◆ Required work ◆
Set down, exactly as written, every line from the top of the records below to the line containing "common name: dingo", both ends included, and no others.
------------------------
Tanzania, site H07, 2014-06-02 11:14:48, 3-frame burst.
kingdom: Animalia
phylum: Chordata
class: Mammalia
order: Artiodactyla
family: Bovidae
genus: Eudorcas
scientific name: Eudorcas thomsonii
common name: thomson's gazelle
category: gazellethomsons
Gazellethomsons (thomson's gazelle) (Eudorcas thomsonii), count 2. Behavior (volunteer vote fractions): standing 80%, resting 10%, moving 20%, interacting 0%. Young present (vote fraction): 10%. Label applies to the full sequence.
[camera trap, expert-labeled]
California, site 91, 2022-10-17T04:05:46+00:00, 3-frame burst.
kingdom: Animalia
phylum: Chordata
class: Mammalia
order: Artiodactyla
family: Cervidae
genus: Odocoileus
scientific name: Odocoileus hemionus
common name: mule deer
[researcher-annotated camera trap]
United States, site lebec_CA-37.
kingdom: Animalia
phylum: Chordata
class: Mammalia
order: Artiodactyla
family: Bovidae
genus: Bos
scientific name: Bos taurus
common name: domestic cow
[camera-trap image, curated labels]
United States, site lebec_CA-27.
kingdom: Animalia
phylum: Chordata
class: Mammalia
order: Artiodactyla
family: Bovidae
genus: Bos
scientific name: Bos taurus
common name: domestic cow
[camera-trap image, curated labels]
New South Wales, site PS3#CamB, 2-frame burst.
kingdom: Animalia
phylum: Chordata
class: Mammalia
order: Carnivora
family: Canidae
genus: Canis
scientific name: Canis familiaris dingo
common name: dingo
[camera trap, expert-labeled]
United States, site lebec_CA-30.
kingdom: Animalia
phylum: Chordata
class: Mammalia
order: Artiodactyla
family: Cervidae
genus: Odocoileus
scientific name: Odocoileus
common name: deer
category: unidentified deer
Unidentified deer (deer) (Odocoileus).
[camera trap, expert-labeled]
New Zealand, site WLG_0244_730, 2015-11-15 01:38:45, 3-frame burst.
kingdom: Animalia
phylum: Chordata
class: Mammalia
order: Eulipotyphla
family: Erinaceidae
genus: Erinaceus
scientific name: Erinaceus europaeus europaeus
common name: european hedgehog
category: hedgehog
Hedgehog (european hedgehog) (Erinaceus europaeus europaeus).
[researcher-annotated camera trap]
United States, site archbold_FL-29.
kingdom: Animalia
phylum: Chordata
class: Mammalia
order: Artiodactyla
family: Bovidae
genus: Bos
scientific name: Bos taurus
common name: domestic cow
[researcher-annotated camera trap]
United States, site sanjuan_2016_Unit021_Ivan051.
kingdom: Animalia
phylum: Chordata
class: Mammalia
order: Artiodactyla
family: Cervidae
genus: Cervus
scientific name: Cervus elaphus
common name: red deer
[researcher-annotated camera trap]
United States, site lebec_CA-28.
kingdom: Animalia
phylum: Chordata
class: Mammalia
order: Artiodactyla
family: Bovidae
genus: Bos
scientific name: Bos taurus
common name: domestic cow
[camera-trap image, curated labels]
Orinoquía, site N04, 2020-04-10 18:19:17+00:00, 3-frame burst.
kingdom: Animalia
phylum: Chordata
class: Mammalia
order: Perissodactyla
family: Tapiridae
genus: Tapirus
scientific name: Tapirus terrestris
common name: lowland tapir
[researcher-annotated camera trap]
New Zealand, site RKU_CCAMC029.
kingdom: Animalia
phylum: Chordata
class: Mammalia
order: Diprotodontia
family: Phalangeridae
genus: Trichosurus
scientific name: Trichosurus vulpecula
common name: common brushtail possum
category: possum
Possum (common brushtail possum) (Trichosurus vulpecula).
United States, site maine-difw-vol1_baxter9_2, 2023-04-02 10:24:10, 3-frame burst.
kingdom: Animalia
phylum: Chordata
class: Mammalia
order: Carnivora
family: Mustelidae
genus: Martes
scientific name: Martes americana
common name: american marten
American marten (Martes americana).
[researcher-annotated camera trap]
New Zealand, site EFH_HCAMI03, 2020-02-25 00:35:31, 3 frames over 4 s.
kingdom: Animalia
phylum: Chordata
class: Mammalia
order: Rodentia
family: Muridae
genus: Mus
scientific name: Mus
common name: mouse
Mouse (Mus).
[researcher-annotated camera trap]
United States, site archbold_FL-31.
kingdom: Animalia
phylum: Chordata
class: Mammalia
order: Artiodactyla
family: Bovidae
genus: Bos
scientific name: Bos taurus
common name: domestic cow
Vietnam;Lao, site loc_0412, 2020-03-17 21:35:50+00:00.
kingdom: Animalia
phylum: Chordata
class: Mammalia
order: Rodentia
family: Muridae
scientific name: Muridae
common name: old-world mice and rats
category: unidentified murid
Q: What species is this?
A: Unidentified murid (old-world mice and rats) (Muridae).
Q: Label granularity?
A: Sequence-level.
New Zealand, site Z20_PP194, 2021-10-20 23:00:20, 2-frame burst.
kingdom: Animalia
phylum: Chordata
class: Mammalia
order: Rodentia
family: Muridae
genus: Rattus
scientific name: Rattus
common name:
------------------------
◆ Task result ◆
Tanzania, site H07, 2014-06-02 11:14:48, 3-frame burst.
kingdom: Animalia
phylum: Chordata
class: Mammalia
order: Artiodactyla
family: Bovidae
genus: Eudorcas
scientific name: Eudorcas thomsonii
common name: thomson's gazelle
category: gazellethomsons
Gazellethomsons (thomson's gazelle) (Eudorcas thomsonii), count 2. Behavior (volunteer vote fractions): standing 80%, resting 10%, moving 20%, interacting 0%. Young present (vote fraction): 10%. Label applies to the full sequence.
[camera trap, expert-labeled]
California, site 91, 2022-10-17T04:05:46+00:00, 3-frame burst.
kingdom: Animalia
phylum: Chordata
class: Mammalia
order: Artiodactyla
family: Cervidae
genus: Odocoileus
scientific name: Odocoileus hemionus
common name: mule deer
[researcher-annotated camera trap]
United States, site lebec_CA-37.
kingdom: Animalia
phylum: Chordata
class: Mammalia
order: Artiodactyla
family: Bovidae
genus: Bos
scientific name: Bos taurus
common name: domestic cow
[camera-trap image, curated labels]
United States, site lebec_CA-27.
kingdom: Animalia
phylum: Chordata
class: Mammalia
order: Artiodactyla
family: Bovidae
genus: Bos
scientific name: Bos taurus
common name: domestic cow
[camera-trap image, curated labels]
New South Wales, site PS3#CamB, 2-frame burst.
kingdom: Animalia
phylum: Chordata
class: Mammalia
order: Carnivora
family: Canidae
genus: Canis
scientific name: Canis familiaris dingo
common name: dingo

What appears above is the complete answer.